First firing trial for UK’s Land Ceptor air defense missile system

The U.K. successfully conducted the first firing trial of the new MBDA-made Land Ceptor air defense missile system at a test range in Sweden, a Ministry of Defence release said.

The trial marked the first time Land Ceptor was test-fired as a complete system, which includes the SAAB Giraffe radar, and followed previous munitions tests, the Monday, May 28 release said.

A video released by the MoD showed the launch of the missile and the destruction of an aerial target.

Land Ceptor comprises the Common Anti-air Modular Missile (CAMM), a launcher vehicle and two fire unit support vehicles and is designed to protect troops from aerial threats, including aircraft and air-launched munitions. According to the release, the system is highly mobile, can be rapidly deployed and can be made ready to fire in less than 20 minutes.

Missiles can be launched in quick succession and the system can simultaneously target eight different threats.

Land Ceptor air defense missile
A composite image of a test of the UK’s Land Ceptor air defense missile system close to the Baltic Sea on a Swedish test fire range. Image UK MoD

“Land Ceptor will be a formidable battlefield barrier, protecting our troops from strikes and enemy aircraft while on operations,” Defence Secretary Gavin Williamson said.

MBDA was awarded a £250 million ($330 million) contract managed by Defence Equipment and Support to develop and manufacture the system.

“This trials firing is an important stepping stone towards bringing Land Ceptor into service with the British Army as part of the wider Sky Sabre air defence system,” Defence Equipment and Support Director Weapons, Richard Smart, said. “Land Ceptor performed as expected and the firing has helped us to verify innovative modelling of overall system performance.”

According to MBDA, Land Ceptor has a range of more than 25 km (15 miles) and is able to intercept airborne targets including cruise missiles and precision guided munitions in all weather conditions.

The modular system is based on the Rheinmetall MAN HX-77 vehicle already in service with the British Army. The launcher is palletised, enabling rapid reload of a full ‘magazine’ of missiles, and can be dismounted for operation in fixed locations. A common interface module means the launcher can be easily integrated onto a wide range of vehicles.

MBDA says the system could be adapted to carry the CAMM-ER extended range interceptor, providing air defense at more than 40 km (25 miles).

Land Ceptor will provide the interceptor element of the U.K.’s Sky Sabre air defense system due to enter service in the early 2020s.
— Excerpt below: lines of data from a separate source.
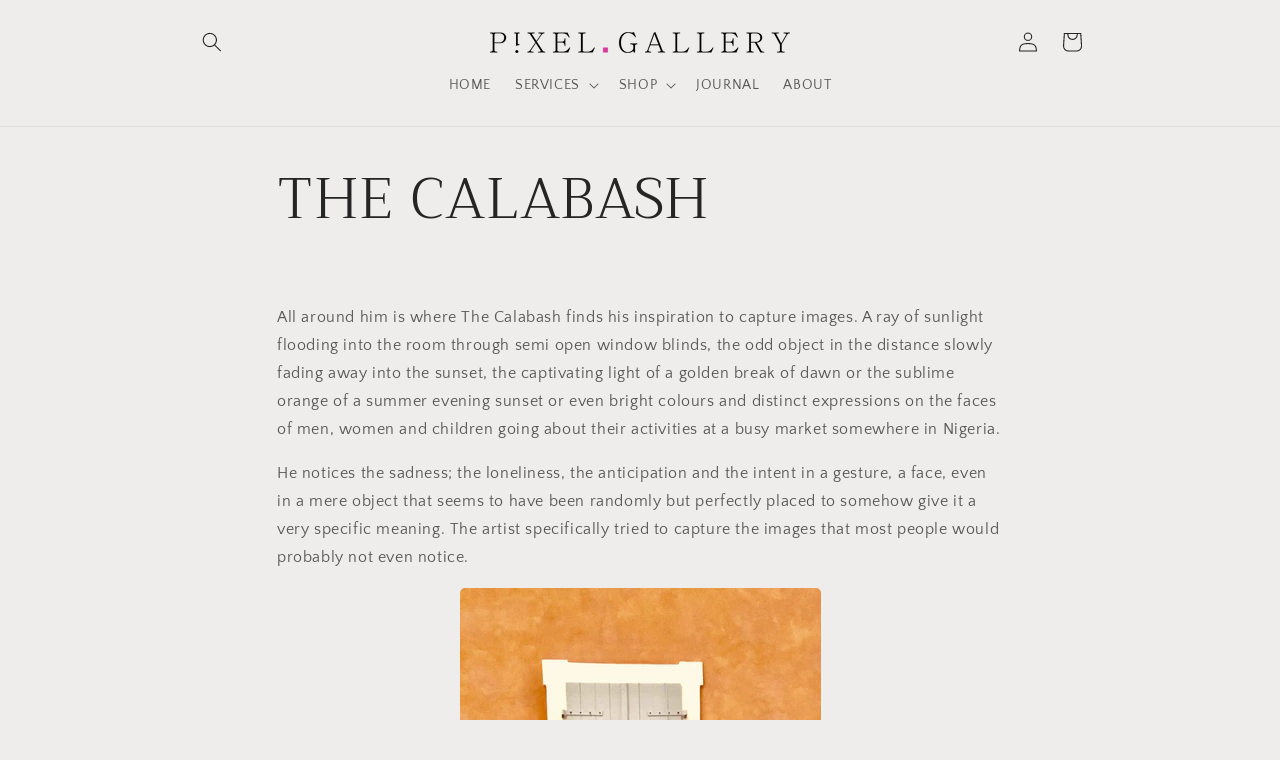

--- FILE ---
content_type: application/x-javascript
request_url: https://app.sealsubscriptions.com/shopify/public/status/shop/pixel-gallery.myshopify.com.js?1769059764
body_size: -289
content:
var sealsubscriptions_settings_updated='1760075751';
According to the MoD release, Land Ceptor has an engagement range three times greater than the current Rapier system, and the Giraffe radar coupled with Rafael’s Battlespace Management Command, Control, Compute, Communicate and Inform (BMC4I) system within Sky Sabre will be able to detect incoming threats from seven times further away.

The BMC4I system is the same technology employed by Israel’s Iron Dome missile defence shield.

The news of the trial comes just days after Williamson announced that the maritime variant – Sea Ceptor – will enter service with the Royal Navy on its Type 23 and Type 26 Frigates. Sea Ceptor completed its firing trials in December.